TASK REQUIREMENTS: While copying the entries exactly, leave out each picture they contain.

RECORDS SUPPLIED:
----
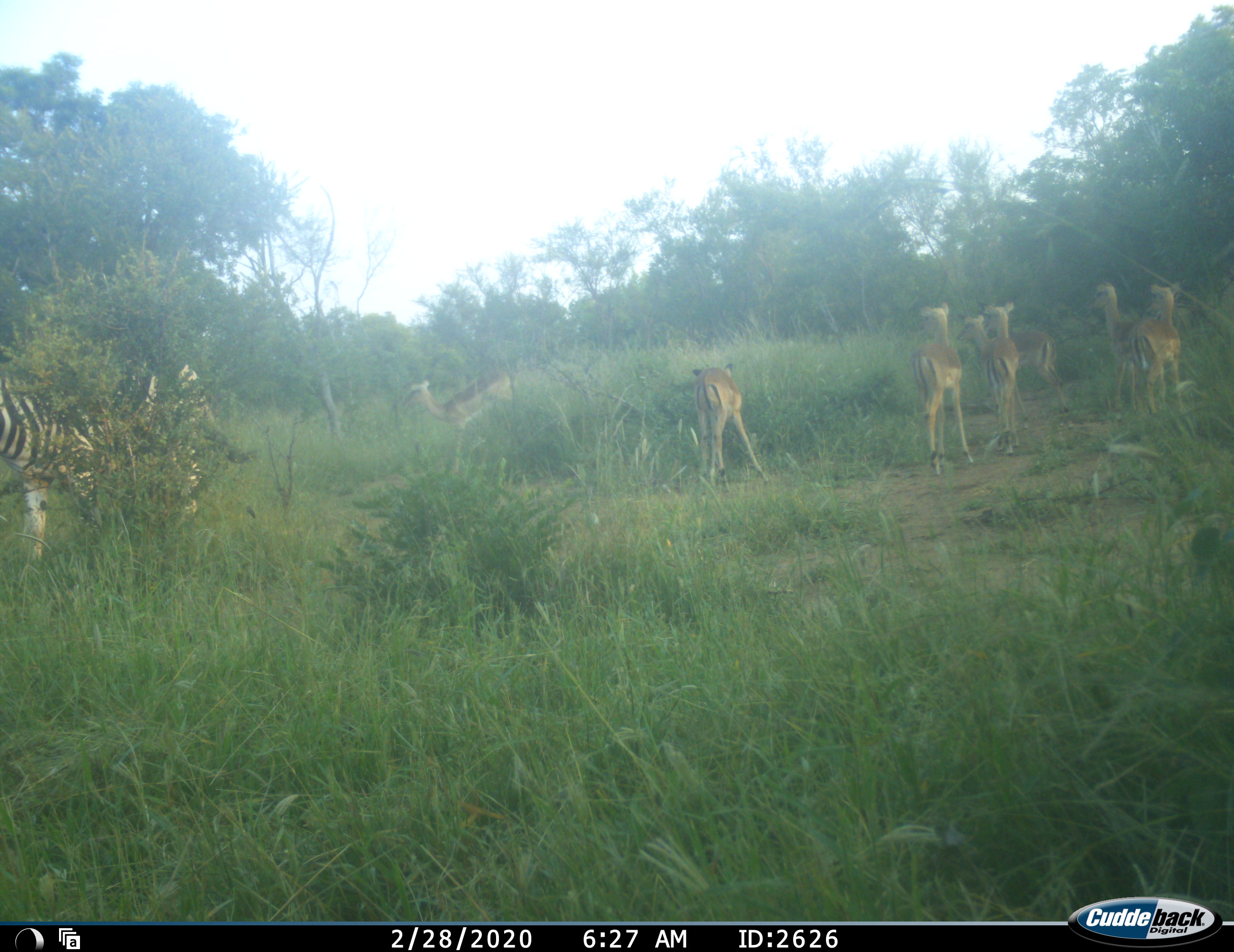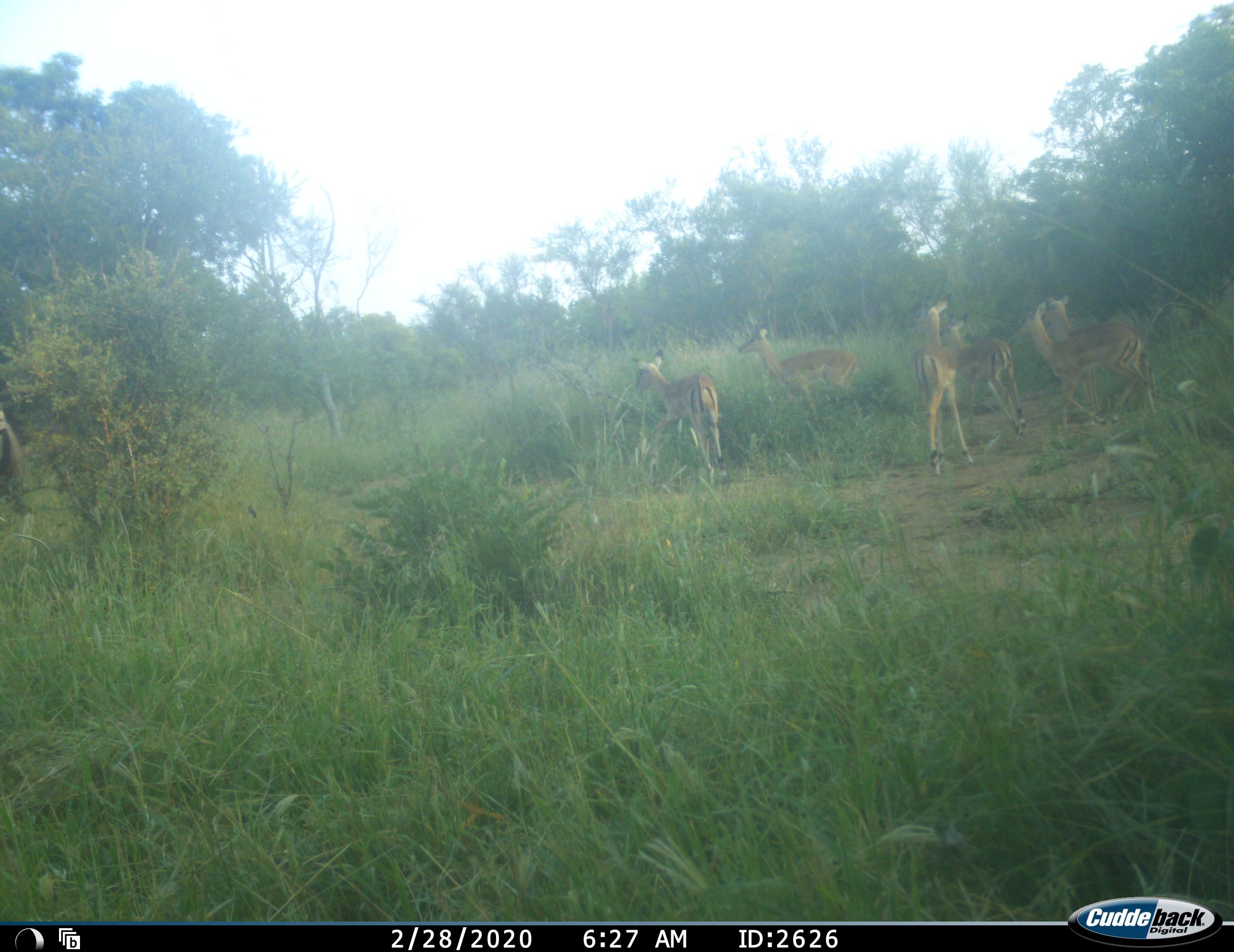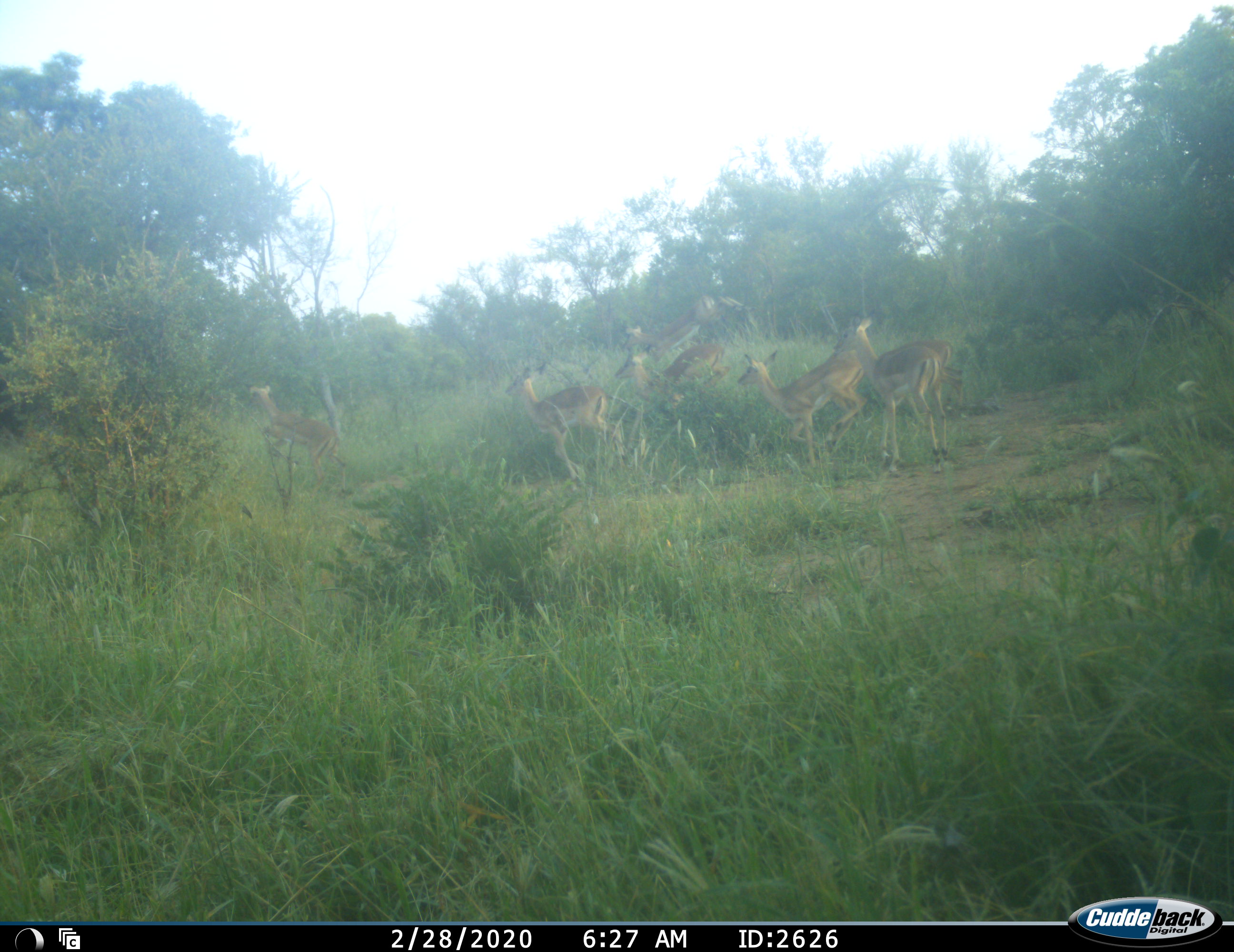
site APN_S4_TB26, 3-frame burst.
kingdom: Animalia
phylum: Chordata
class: Mammalia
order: Artiodactyla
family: Bovidae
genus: Aepyceros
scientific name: Aepyceros melampus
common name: impala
Impala (Aepyceros melampus), count 7. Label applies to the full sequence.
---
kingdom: Animalia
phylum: Chordata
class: Mammalia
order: Perissodactyla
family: Equidae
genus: Equus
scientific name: Equus quagga burchellii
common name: burchell's zebra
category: zebraburchells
Zebraburchells (burchell's zebra) (Equus quagga burchellii), count 1. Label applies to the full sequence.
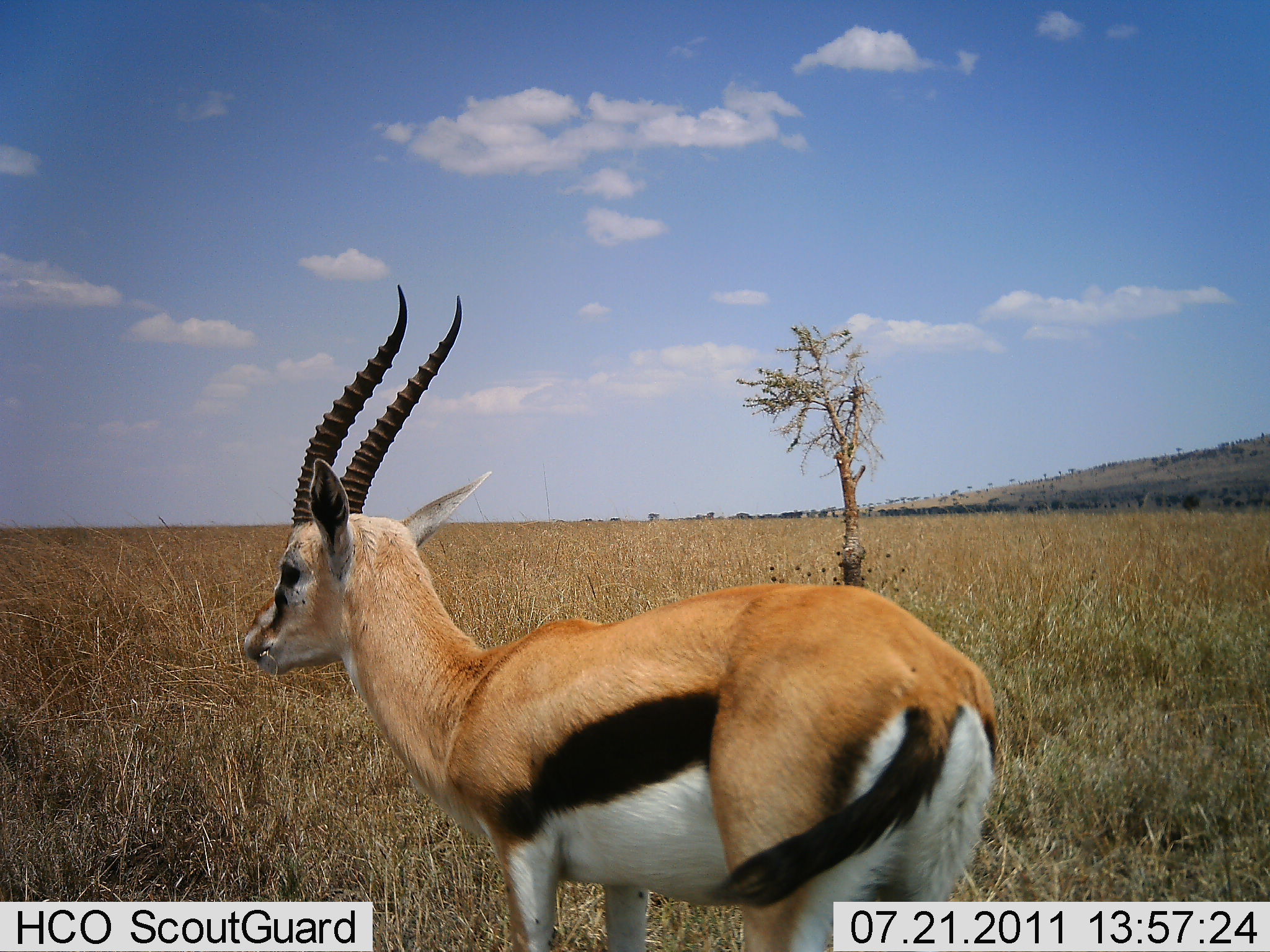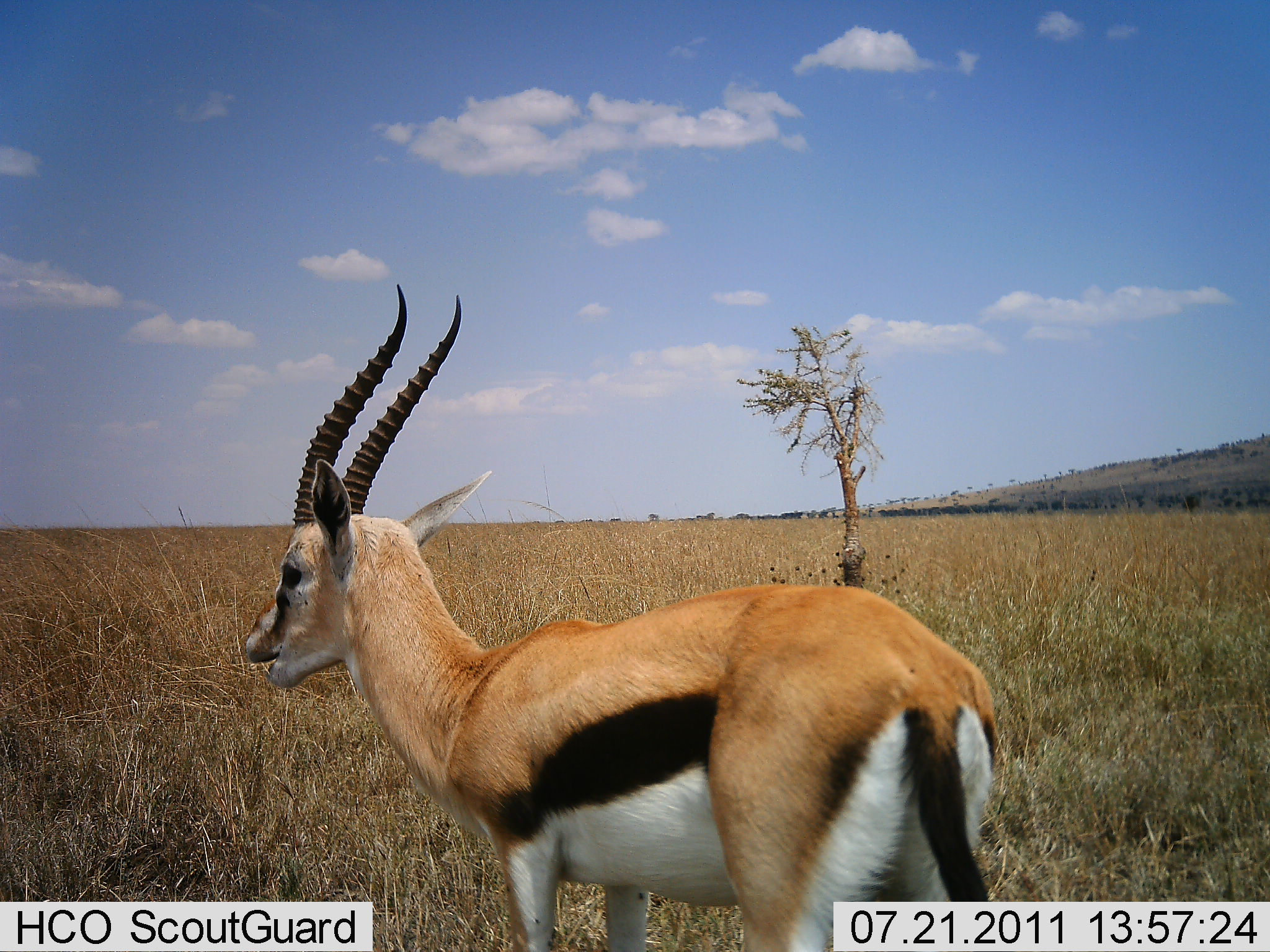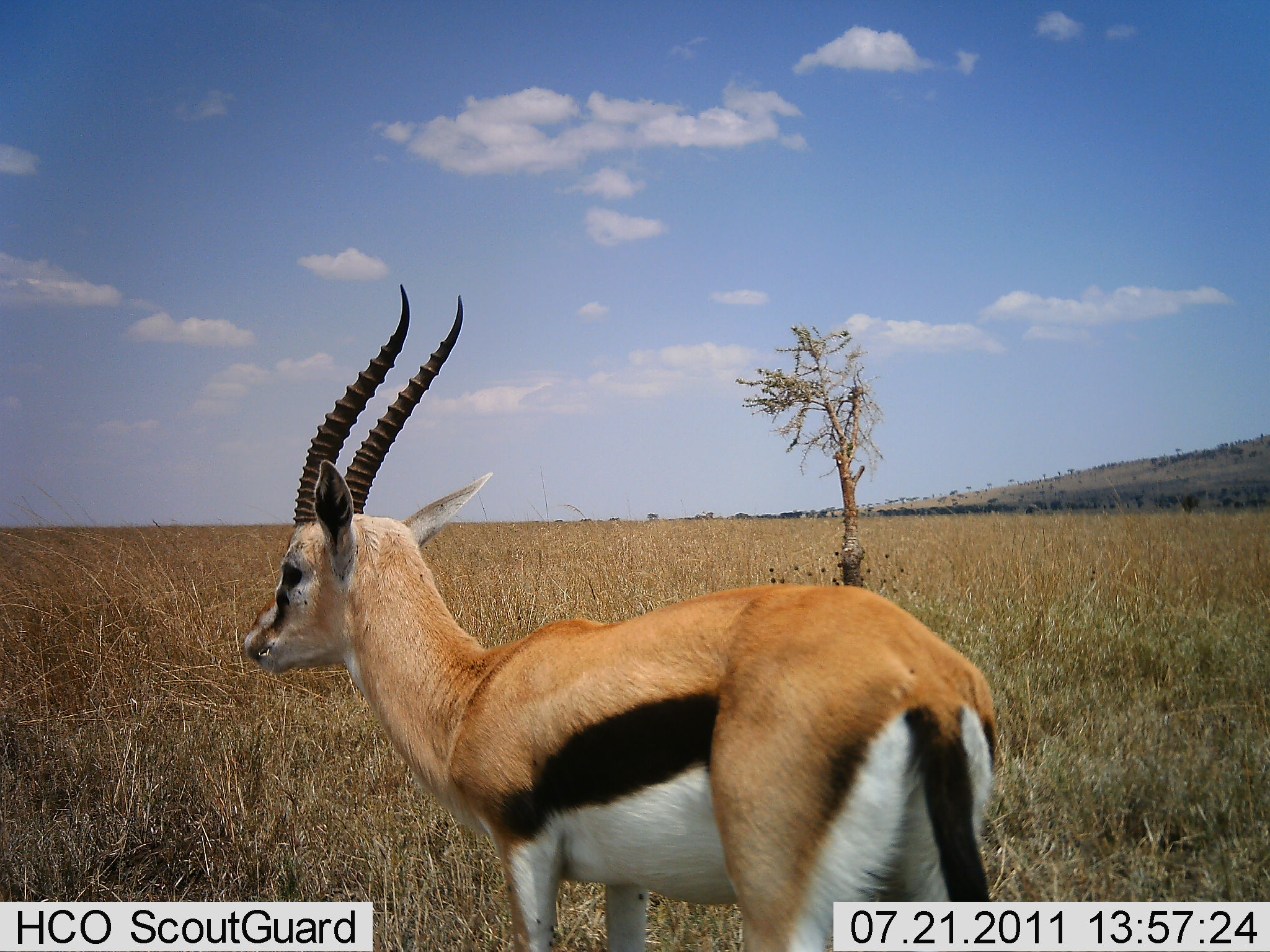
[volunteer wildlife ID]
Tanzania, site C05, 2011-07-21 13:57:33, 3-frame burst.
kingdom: Animalia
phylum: Chordata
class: Mammalia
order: Artiodactyla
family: Bovidae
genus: Eudorcas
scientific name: Eudorcas thomsonii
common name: thomson's gazelle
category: gazellethomsons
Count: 1.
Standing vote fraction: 80%.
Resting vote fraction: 10%.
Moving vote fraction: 10%.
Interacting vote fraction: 0%.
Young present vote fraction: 0%.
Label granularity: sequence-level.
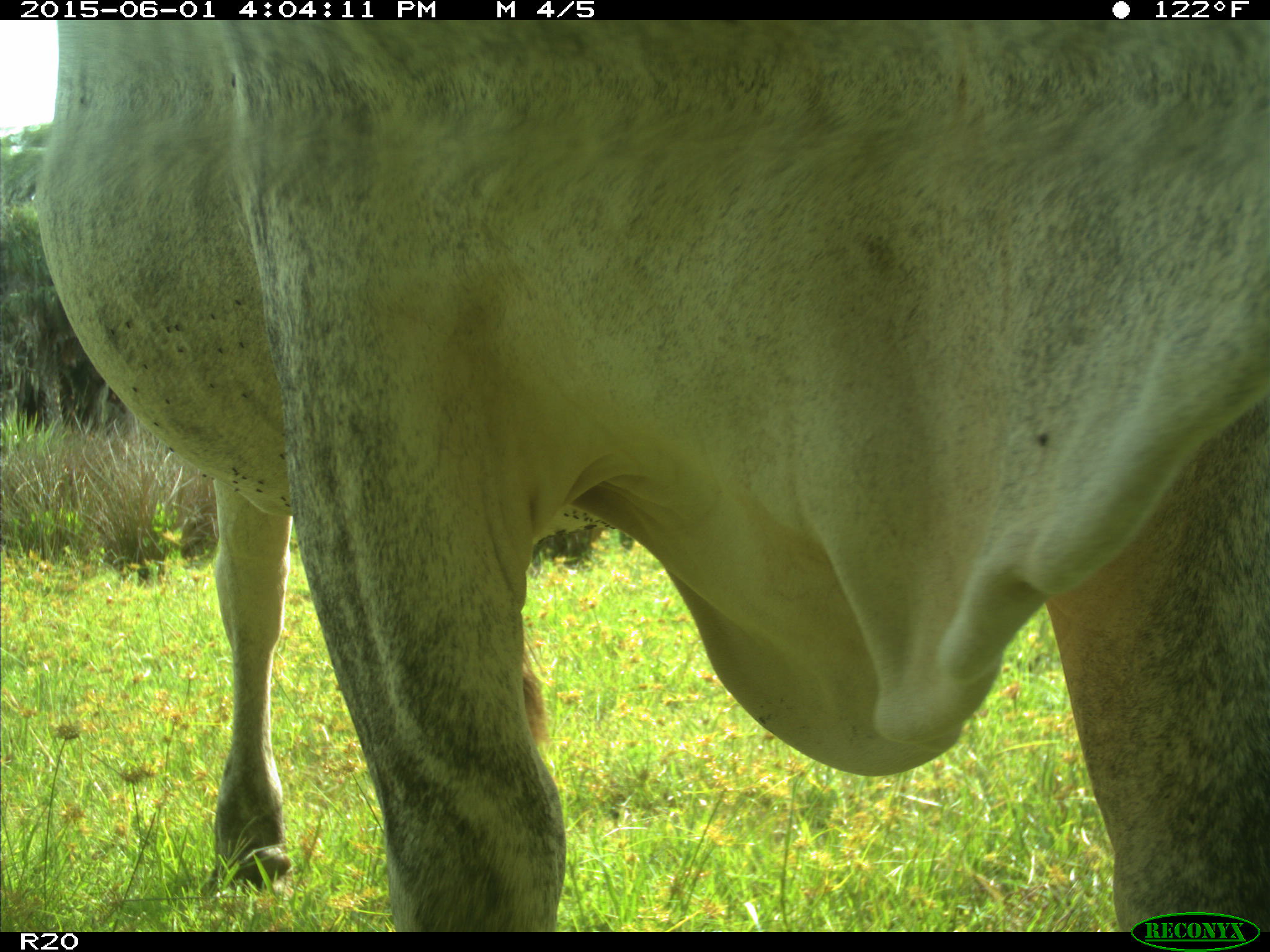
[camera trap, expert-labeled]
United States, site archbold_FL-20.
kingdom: Animalia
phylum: Chordata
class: Mammalia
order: Artiodactyla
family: Bovidae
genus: Bos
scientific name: Bos taurus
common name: domestic cow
----
OUTPUT OF THE EXERCISE:
site APN_S4_TB26, 3-frame burst.
kingdom: Animalia
phylum: Chordata
class: Mammalia
order: Artiodactyla
family: Bovidae
genus: Aepyceros
scientific name: Aepyceros melampus
common name: impala
Impala (Aepyceros melampus), count 7. Label applies to the full sequence.
---
kingdom: Animalia
phylum: Chordata
class: Mammalia
order: Perissodactyla
family: Equidae
genus: Equus
scientific name: Equus quagga burchellii
common name: burchell's zebra
category: zebraburchells
Zebraburchells (burchell's zebra) (Equus quagga burchellii), count 1. Label applies to the full sequence.
[volunteer wildlife ID]
Tanzania, site C05, 2011-07-21 13:57:33, 3-frame burst.
kingdom: Animalia
phylum: Chordata
class: Mammalia
order: Artiodactyla
family: Bovidae
genus: Eudorcas
scientific name: Eudorcas thomsonii
common name: thomson's gazelle
category: gazellethomsons
Count: 1.
Standing vote fraction: 80%.
Resting vote fraction: 10%.
Moving vote fraction: 10%.
Interacting vote fraction: 0%.
Young present vote fraction: 0%.
Label granularity: sequence-level.
[camera trap, expert-labeled]
United States, site archbold_FL-20.
kingdom: Animalia
phylum: Chordata
class: Mammalia
order: Artiodactyla
family: Bovidae
genus: Bos
scientific name: Bos taurus
common name: domestic cow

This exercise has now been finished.